(Brief): Lay out the lines of the data from the line containing "Where does green" through the line containing "How far from", inclusive, as a JSON list of strings with one string per line and no blank lines. Leave the pictures out of the answer.

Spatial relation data
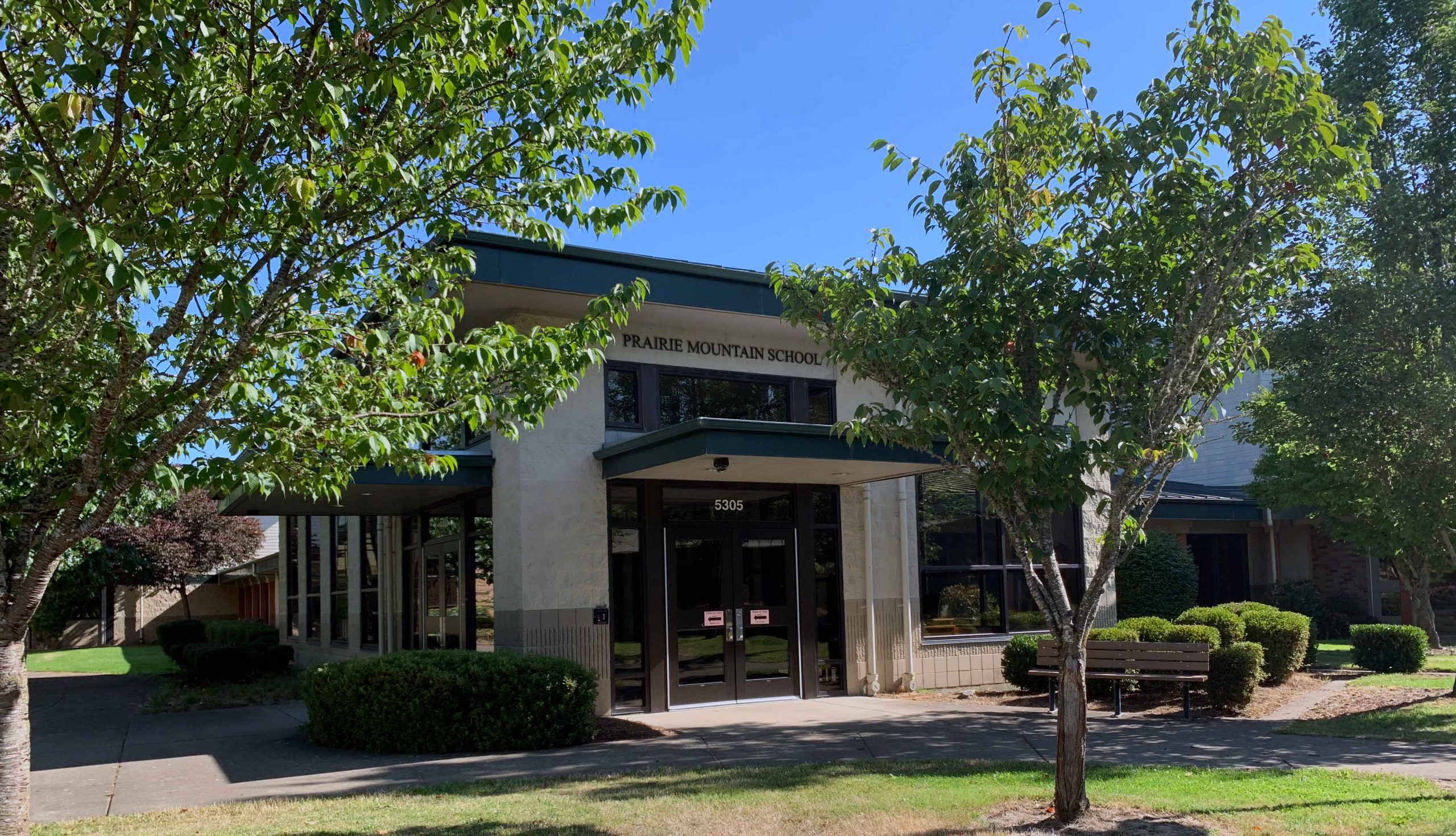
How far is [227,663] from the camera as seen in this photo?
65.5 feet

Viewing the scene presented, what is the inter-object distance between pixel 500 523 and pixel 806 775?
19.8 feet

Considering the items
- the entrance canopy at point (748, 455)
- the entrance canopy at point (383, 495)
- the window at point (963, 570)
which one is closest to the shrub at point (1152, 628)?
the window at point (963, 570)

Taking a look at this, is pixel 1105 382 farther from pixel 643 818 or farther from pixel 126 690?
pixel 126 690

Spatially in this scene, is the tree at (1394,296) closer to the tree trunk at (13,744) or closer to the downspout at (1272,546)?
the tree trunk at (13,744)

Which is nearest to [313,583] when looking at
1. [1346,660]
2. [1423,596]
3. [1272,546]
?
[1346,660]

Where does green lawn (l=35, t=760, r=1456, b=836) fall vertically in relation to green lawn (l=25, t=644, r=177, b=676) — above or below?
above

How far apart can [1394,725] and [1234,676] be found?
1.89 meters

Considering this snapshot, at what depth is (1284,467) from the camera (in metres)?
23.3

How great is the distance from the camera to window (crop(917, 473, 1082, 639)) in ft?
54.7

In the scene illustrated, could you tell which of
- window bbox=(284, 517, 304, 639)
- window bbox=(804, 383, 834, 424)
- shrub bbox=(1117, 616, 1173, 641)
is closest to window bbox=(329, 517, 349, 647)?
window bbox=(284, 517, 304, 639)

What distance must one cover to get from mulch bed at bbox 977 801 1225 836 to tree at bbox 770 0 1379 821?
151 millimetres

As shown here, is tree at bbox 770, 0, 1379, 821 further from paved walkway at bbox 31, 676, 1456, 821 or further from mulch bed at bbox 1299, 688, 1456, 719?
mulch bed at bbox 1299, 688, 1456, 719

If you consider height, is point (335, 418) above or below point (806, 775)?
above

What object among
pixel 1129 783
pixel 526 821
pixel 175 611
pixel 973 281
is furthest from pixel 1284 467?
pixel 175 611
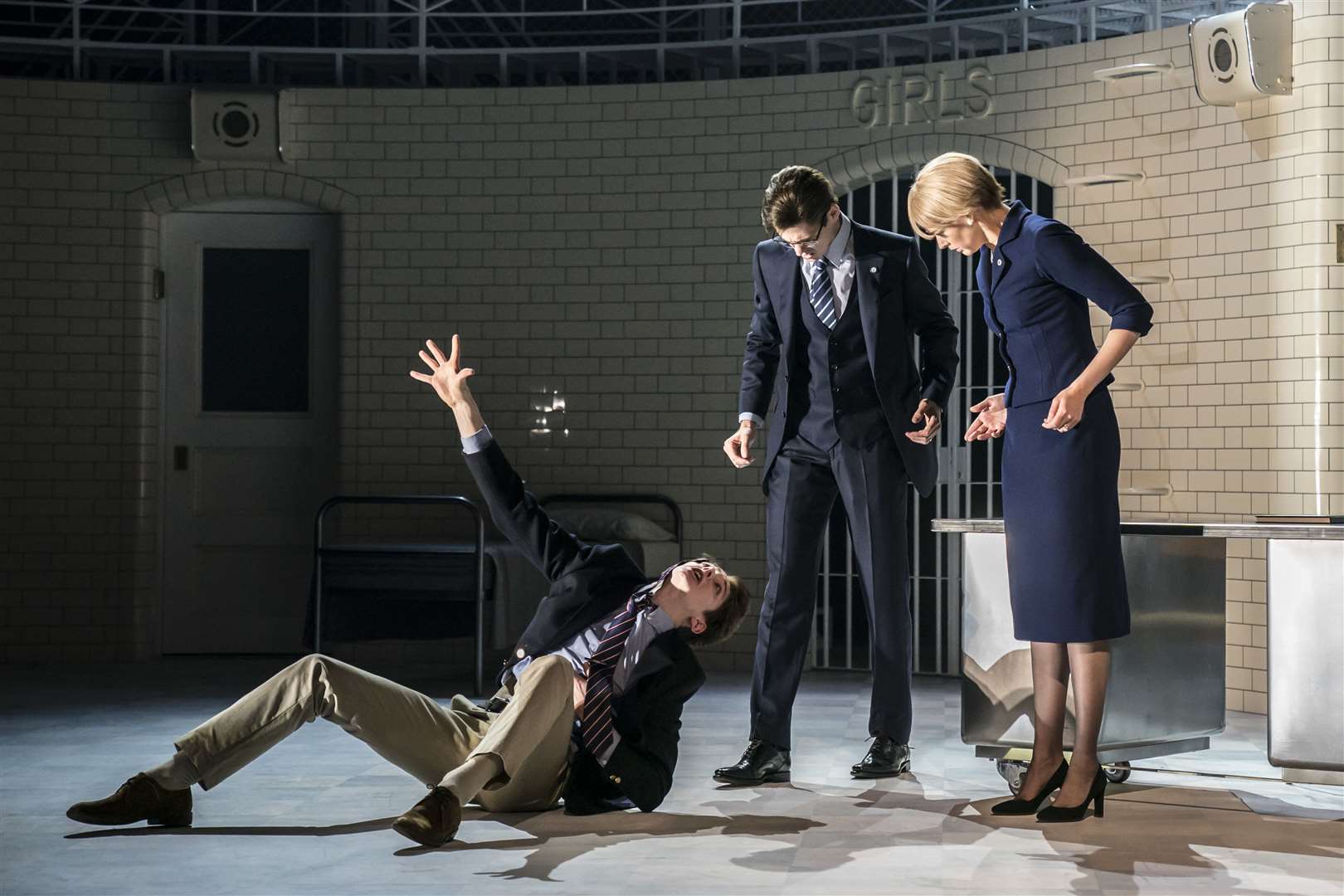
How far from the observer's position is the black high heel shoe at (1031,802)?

...

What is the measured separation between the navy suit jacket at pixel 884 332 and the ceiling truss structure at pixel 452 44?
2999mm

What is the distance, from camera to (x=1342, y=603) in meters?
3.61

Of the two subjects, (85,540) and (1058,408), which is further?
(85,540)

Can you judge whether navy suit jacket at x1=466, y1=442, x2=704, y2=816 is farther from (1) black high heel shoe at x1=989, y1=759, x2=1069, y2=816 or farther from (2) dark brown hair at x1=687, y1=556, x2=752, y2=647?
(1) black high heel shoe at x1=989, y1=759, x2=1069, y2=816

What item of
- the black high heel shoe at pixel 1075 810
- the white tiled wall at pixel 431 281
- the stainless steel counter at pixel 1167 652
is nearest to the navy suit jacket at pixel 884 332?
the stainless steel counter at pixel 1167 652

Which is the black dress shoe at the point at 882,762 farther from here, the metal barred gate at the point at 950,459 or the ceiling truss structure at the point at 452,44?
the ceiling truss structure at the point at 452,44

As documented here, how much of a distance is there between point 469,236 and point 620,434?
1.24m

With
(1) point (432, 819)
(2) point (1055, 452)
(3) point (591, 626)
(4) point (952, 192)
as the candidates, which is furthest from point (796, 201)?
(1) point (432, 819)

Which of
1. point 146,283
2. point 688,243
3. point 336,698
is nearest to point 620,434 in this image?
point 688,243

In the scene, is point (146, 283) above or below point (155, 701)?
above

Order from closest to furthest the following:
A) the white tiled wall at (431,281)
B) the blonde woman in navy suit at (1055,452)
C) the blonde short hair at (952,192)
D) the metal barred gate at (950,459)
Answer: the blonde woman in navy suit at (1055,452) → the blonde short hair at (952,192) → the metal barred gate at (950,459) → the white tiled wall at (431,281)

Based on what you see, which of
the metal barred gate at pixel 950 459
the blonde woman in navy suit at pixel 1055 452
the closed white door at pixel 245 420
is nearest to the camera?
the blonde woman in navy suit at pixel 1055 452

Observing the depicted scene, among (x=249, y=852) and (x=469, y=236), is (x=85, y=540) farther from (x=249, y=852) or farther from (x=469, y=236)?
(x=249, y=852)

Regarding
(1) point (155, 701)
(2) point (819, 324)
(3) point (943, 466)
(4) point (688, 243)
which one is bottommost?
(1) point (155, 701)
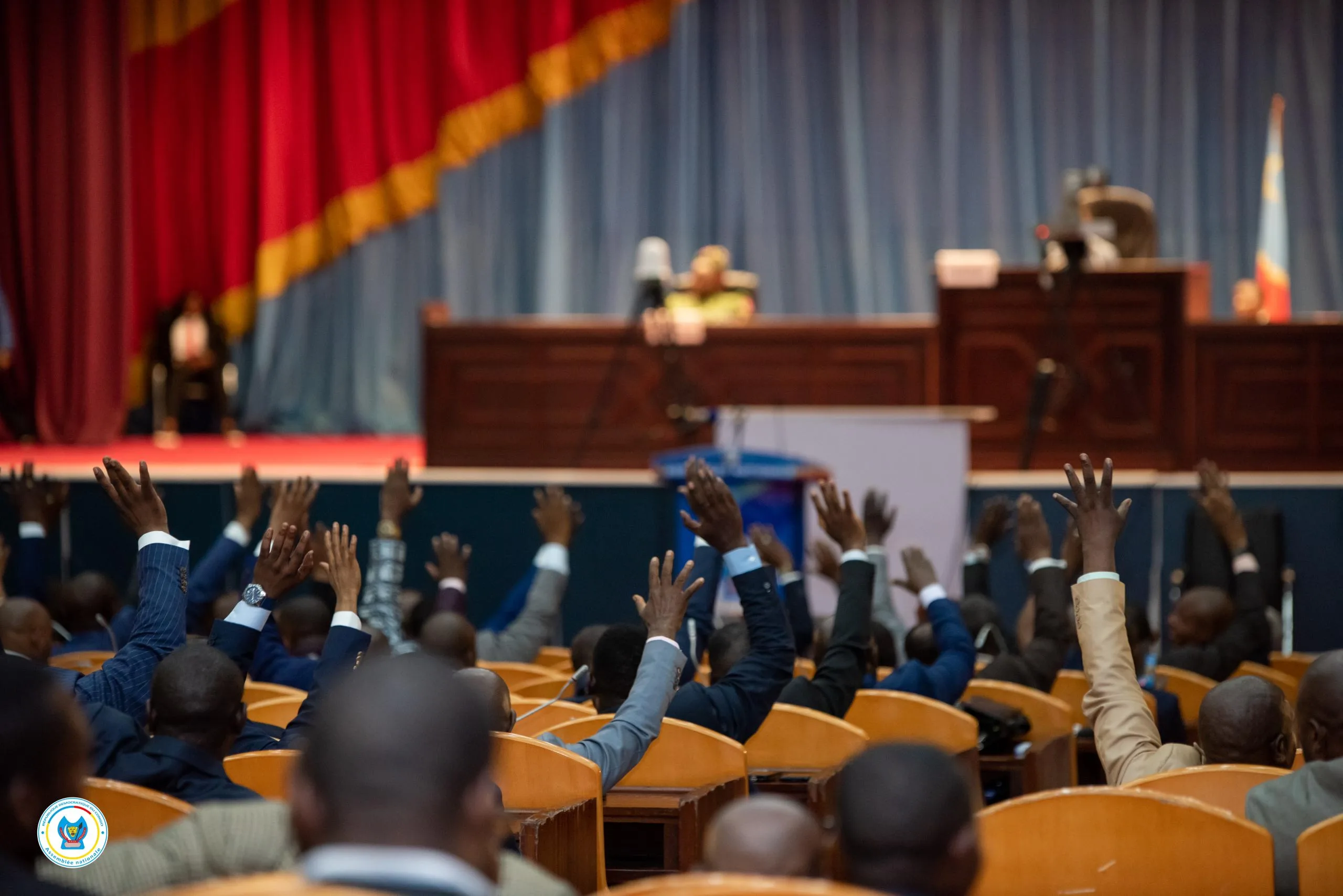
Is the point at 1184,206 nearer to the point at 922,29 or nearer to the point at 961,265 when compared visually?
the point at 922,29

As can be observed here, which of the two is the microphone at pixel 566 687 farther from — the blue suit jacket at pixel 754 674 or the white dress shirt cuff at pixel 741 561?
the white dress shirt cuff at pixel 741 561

(Expected answer):
[
  "Where does green lawn (l=35, t=760, r=1456, b=836) fall vertically in relation to green lawn (l=25, t=644, r=177, b=676) — above or below?",
  "above",
  "How far apart can [1394,725] and [1234,676] be found?",
  "1.89 meters",
  "Considering this snapshot, at what depth is (1284,467) from the camera (in metres)?",
  "23.3",
  "How great is the distance from the camera to window (crop(917, 473, 1082, 639)) in ft?",
  "54.7",
  "In the scene illustrated, could you tell which of",
  "- window bbox=(284, 517, 304, 639)",
  "- window bbox=(804, 383, 834, 424)",
  "- shrub bbox=(1117, 616, 1173, 641)",
  "is closest to window bbox=(329, 517, 349, 647)?",
  "window bbox=(284, 517, 304, 639)",
  "What distance must one cover to get from mulch bed at bbox 977 801 1225 836 to tree at bbox 770 0 1379 821?",
  "151 millimetres",
  "As shown here, is tree at bbox 770, 0, 1379, 821 further from paved walkway at bbox 31, 676, 1456, 821 or further from mulch bed at bbox 1299, 688, 1456, 719?",
  "mulch bed at bbox 1299, 688, 1456, 719",
  "If you consider height, is point (335, 418) above or below point (806, 775)?",
  "above",
  "What object among",
  "pixel 1129 783",
  "pixel 526 821",
  "pixel 175 611",
  "pixel 973 281",
  "is furthest from pixel 1284 467?",
  "pixel 175 611",
  "How far from the observer's position is the black high heel shoe at (1031,802)?"
]